■ **TASK INSTRUCTIONS**
Repeat the data as given. Images do not go in the copy.

■ **DATA FOR ANALYSIS**

══════

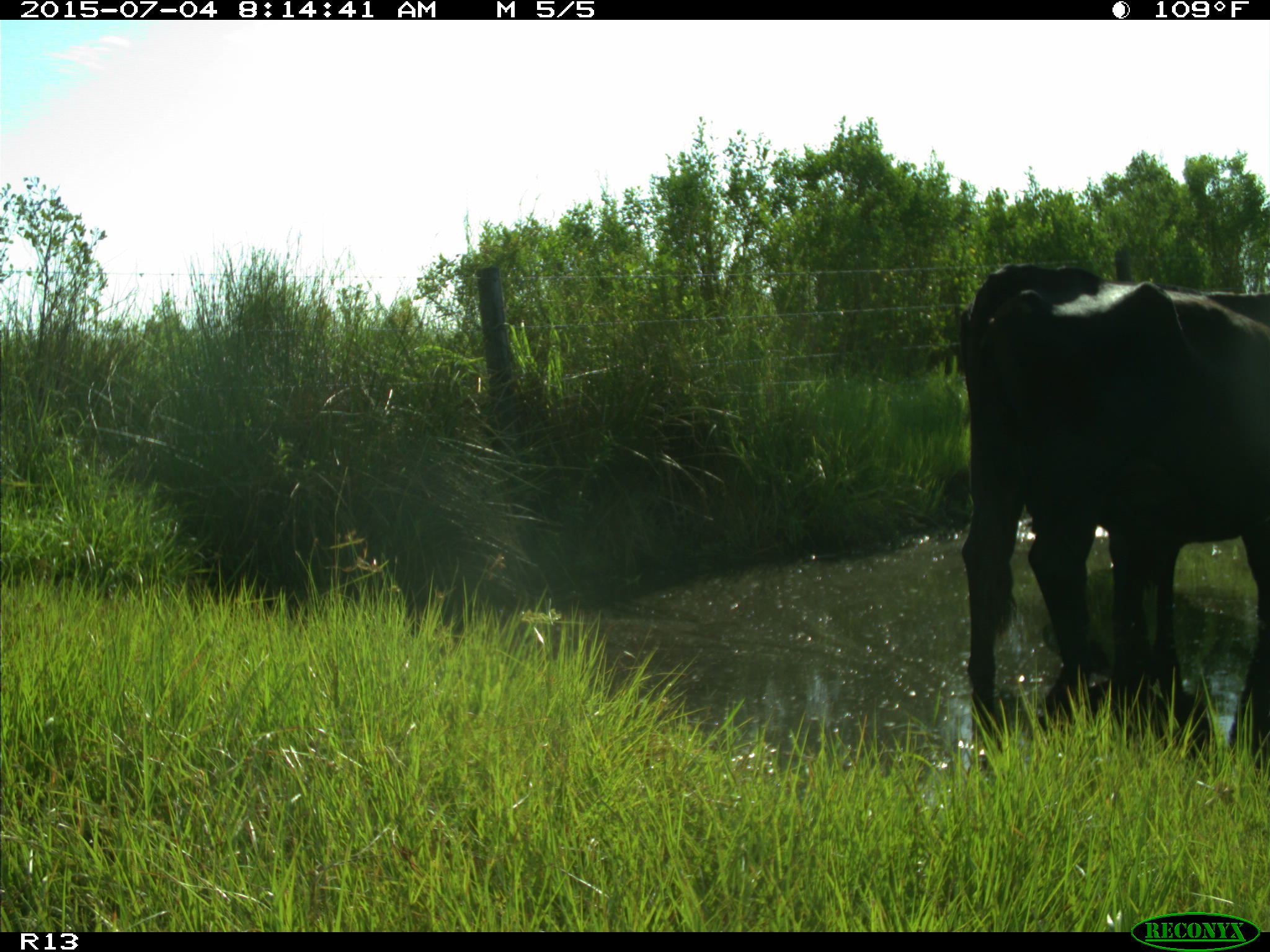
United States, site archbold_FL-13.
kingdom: Animalia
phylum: Chordata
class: Mammalia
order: Artiodactyla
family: Bovidae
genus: Bos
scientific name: Bos taurus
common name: domestic cow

══════

■ **PROBLEM SOLUTION**
United States, site archbold_FL-13.
kingdom: Animalia
phylum: Chordata
class: Mammalia
order: Artiodactyla
family: Bovidae
genus: Bos
scientific name: Bos taurus
common name: domestic cow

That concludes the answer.